The FOI Act itself recognises a public interest in ensuring the openness and accountability of public bodies, regarding how they conduct their business. To a large extent, this public interest has been served by the release of the substantive record albeit with a small number of redactions. On the other hand, the FOI Act also recognises a very strong public interest in protecting privacy rights in the language of section 37. It is also worth noting that the right to privacy also has a Constitutional dimension as one of the unenumerated personal rights under the Constitution. Privacy rights will therefore be set aside only where the public interest served by granting the request (and breaching those rights) is sufficiently strong to outweigh the public interest in protecting privacy. I find that, in the circumstances of this case, the right to privacy of the third parties whose personal information is in the record outweighs the public interest in granting the applicant's request.

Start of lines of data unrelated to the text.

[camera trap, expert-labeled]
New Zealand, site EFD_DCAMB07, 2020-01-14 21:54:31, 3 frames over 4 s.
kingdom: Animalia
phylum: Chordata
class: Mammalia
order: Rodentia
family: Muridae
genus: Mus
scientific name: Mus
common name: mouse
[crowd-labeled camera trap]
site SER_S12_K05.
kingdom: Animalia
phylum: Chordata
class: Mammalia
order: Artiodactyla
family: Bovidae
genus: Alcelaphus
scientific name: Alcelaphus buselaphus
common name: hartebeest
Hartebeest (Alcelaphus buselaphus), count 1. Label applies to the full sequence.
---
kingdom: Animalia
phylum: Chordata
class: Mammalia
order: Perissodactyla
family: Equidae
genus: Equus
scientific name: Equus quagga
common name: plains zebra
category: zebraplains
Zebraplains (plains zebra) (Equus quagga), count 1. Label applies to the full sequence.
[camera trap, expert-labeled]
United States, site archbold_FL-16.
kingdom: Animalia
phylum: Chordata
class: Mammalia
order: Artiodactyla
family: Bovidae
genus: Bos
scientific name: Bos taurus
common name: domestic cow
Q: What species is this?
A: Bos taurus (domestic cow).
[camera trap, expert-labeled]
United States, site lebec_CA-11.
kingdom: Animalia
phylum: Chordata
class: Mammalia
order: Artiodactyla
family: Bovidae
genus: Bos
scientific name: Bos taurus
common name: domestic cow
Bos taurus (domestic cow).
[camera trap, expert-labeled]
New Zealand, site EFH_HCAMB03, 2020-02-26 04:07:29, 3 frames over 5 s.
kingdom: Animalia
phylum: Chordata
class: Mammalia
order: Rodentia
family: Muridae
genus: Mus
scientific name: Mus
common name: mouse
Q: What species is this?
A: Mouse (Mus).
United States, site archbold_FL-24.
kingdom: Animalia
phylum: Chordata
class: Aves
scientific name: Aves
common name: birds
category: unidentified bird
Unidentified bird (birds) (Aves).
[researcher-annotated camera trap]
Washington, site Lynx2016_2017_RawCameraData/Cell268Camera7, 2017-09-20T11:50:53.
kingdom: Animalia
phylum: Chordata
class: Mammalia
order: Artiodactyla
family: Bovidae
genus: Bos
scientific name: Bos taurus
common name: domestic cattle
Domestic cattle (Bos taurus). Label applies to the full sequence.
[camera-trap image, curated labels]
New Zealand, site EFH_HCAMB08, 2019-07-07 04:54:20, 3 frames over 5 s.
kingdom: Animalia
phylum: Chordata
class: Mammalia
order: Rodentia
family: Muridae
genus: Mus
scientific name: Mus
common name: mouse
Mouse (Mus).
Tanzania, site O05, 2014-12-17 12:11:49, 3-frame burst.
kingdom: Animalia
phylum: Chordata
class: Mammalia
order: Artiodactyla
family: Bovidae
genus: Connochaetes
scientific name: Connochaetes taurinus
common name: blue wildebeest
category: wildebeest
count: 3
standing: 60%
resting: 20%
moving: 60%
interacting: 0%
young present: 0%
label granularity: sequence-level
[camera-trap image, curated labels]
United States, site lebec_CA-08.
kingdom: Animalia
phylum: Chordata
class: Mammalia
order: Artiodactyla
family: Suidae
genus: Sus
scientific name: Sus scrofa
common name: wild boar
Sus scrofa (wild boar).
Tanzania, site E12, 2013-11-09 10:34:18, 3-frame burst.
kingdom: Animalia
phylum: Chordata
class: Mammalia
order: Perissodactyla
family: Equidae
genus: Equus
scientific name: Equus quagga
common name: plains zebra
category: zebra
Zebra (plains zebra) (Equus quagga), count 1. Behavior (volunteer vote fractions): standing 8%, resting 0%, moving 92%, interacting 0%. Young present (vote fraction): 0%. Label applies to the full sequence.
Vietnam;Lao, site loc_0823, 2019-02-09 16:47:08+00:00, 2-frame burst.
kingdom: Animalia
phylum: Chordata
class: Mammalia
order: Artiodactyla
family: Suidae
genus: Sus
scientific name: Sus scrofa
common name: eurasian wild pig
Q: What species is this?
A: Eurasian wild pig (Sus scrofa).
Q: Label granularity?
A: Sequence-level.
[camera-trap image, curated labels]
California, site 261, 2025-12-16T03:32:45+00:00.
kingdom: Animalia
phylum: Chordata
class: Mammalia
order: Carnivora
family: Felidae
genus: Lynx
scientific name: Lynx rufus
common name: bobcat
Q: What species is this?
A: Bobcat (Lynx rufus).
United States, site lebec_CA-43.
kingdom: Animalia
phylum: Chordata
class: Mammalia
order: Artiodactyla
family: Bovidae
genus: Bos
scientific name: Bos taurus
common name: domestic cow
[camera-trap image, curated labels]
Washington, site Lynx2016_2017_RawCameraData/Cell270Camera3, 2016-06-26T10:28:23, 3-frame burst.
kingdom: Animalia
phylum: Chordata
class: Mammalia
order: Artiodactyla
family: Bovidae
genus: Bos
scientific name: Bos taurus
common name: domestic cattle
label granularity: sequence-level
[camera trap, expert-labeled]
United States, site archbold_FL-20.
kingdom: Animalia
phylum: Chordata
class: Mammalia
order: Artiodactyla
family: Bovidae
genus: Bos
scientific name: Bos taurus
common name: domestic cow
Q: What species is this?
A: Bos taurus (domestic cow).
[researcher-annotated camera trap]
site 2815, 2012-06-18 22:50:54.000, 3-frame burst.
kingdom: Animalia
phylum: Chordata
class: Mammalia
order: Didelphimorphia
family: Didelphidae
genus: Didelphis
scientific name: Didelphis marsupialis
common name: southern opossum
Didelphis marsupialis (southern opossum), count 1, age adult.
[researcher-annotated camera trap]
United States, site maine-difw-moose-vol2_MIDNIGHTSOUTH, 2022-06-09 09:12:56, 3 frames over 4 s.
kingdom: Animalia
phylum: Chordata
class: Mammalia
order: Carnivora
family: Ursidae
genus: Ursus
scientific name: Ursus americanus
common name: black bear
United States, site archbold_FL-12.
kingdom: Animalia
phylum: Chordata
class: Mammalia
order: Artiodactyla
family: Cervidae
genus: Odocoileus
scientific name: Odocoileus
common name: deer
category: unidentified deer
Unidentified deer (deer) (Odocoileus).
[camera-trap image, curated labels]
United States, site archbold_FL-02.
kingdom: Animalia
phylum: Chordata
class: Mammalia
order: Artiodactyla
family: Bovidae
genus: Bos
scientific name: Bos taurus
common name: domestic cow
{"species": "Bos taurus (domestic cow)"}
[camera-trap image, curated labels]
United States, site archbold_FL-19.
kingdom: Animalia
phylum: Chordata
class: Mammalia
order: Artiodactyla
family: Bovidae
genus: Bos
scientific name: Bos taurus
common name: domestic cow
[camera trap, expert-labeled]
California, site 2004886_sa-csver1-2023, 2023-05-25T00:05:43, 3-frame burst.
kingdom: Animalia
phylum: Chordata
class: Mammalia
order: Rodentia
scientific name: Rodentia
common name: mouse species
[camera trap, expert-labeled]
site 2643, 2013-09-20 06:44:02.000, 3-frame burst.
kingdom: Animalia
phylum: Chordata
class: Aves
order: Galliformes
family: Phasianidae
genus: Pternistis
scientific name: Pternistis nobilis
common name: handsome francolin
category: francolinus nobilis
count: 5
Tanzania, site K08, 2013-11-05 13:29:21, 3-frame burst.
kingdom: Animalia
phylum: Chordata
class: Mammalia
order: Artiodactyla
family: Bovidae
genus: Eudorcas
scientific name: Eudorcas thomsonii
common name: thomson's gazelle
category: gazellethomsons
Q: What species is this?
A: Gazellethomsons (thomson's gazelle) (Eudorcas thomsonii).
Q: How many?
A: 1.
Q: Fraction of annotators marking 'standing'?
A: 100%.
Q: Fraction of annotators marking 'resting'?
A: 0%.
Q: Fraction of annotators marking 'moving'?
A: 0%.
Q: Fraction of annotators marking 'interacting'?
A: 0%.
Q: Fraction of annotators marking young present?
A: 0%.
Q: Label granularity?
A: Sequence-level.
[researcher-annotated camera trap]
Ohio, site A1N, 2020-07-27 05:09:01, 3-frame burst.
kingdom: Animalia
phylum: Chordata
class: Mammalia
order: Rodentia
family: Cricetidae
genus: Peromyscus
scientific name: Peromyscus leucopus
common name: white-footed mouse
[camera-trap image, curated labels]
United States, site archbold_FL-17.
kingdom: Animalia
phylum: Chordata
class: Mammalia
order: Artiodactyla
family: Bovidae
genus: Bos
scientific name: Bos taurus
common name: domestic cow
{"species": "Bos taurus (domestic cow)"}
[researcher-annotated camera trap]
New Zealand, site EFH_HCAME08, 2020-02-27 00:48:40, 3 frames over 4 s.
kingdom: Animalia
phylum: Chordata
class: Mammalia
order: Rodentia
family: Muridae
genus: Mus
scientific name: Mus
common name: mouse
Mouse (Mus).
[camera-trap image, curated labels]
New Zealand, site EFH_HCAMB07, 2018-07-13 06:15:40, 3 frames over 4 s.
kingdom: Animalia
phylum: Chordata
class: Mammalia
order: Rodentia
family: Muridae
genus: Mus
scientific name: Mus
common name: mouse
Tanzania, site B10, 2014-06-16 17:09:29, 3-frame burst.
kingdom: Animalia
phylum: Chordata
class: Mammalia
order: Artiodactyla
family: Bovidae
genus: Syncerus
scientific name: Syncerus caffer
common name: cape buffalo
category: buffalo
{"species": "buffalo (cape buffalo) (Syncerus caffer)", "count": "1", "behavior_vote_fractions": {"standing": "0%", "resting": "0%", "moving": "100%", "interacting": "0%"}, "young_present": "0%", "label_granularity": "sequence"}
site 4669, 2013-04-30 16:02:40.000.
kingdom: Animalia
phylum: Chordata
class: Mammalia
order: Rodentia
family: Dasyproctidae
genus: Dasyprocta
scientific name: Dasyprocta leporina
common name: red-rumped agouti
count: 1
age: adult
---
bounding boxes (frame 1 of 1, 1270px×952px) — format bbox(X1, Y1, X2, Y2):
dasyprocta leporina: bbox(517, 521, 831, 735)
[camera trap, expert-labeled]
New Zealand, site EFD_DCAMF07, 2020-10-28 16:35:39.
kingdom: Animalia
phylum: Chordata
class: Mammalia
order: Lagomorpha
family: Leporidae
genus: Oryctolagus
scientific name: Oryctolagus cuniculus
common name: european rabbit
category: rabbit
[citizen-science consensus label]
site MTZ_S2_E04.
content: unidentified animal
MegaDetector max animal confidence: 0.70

In summary, I find that sections 37(1) applies and that none of the exceptions under section 37 apply to the withheld information.

Decision

Having carried out a review under section 22(2) of the FOI Act, I hereby vary the decision of the Authority in this case. I annul the decision of the Authority in respect of the three additional records which came to light during the review and in respect of the Authority's reliance on section 15(1)(a) of the Act. I direct that a fresh decision making process be undertaken in relation to the applicant's request, to include the three records located. This fresh decision making process will be subject to the same rights of review and timelines applicable to the original request. I affirm the Authority's decision to refuse to release information in the Fire Safety Assessment Report on the basis of section 37(1) of the Act.

Right of Appeal

Section 24 of the FOI Act sets out detailed provisions for an appeal to the High Court by a party to a review, or any other person affected by the decision. In summary, such an appeal, normally on a point of law, must be initiated by the applicant not later than eight weeks after notice of the decision was given, and by any other party not later than four weeks after notice of the decision was given.